*Instructions for the task*:
Output exactly the lines from the first line of the records below through the line containing "欧式 15头金属金色蜡烛烛台酒店LTV装饰品适合婚礼路引餐桌装饰", both included, leaving out any pictures.

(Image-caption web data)
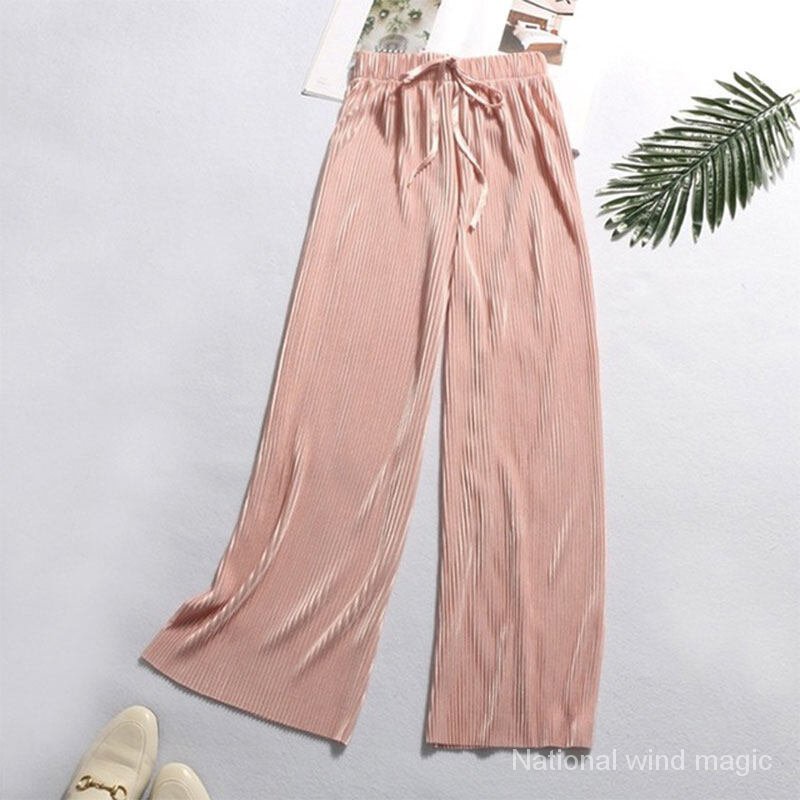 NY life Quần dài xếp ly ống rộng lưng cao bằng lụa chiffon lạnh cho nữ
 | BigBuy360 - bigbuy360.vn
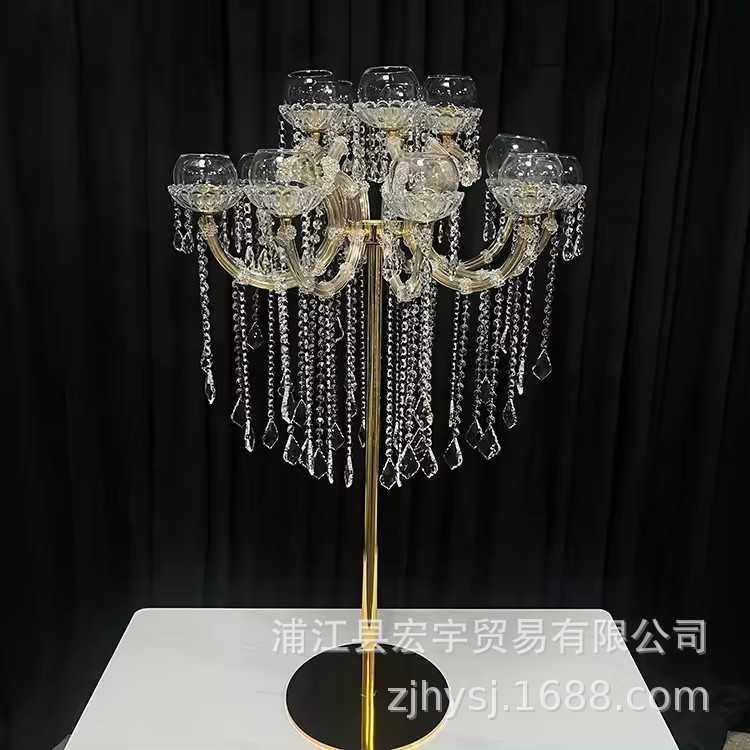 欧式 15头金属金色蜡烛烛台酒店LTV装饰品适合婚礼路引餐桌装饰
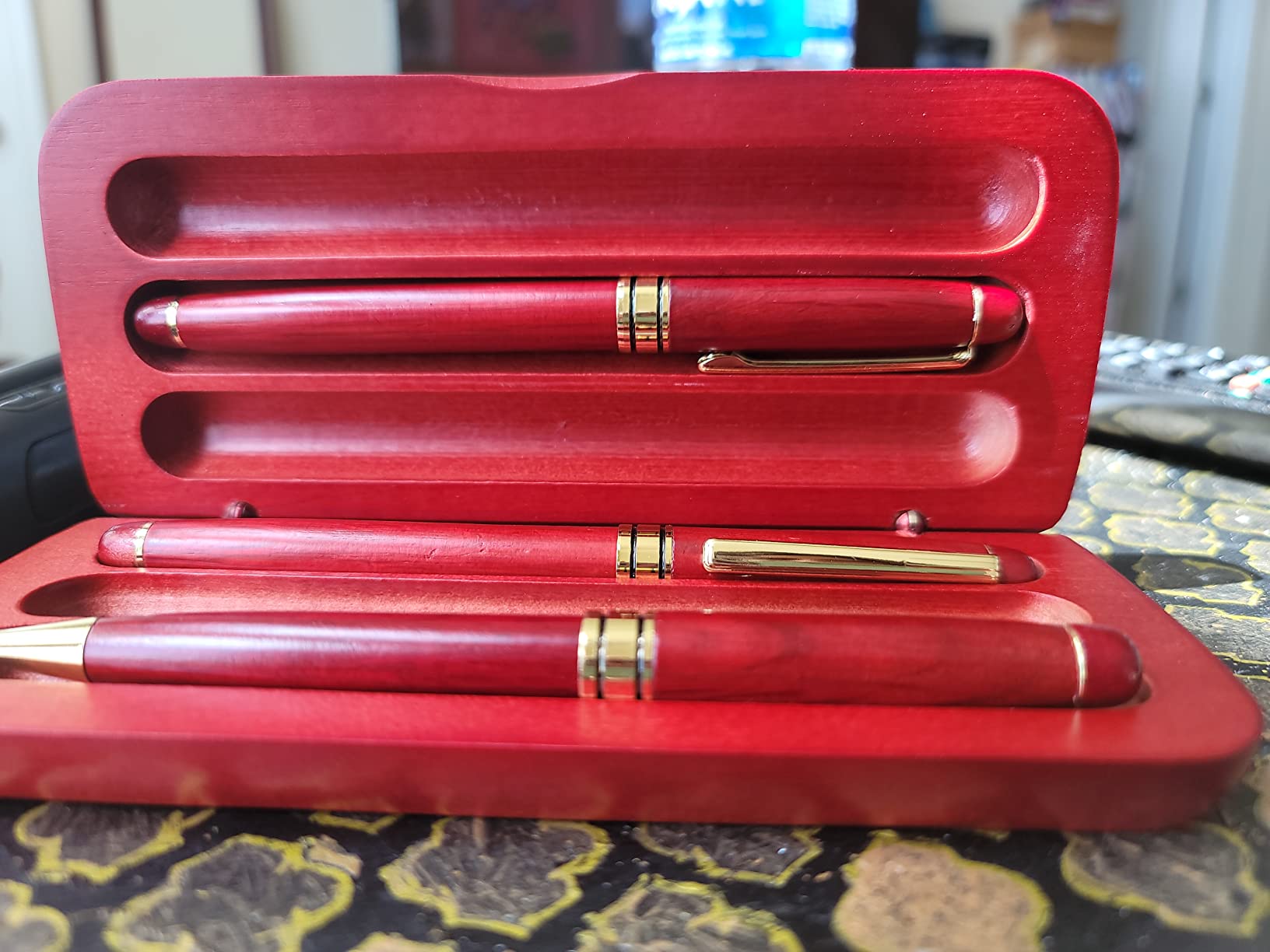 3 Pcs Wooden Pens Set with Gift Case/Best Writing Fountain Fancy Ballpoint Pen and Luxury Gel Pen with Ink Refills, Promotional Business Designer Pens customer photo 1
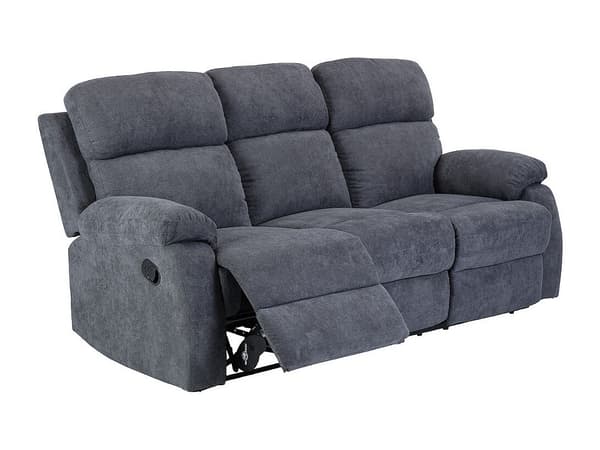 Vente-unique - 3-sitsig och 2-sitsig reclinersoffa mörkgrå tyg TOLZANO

*Written answer*:
 NY life Quần dài xếp ly ống rộng lưng cao bằng lụa chiffon lạnh cho nữ
 | BigBuy360 - bigbuy360.vn
 欧式 15头金属金色蜡烛烛台酒店LTV装饰品适合婚礼路引餐桌装饰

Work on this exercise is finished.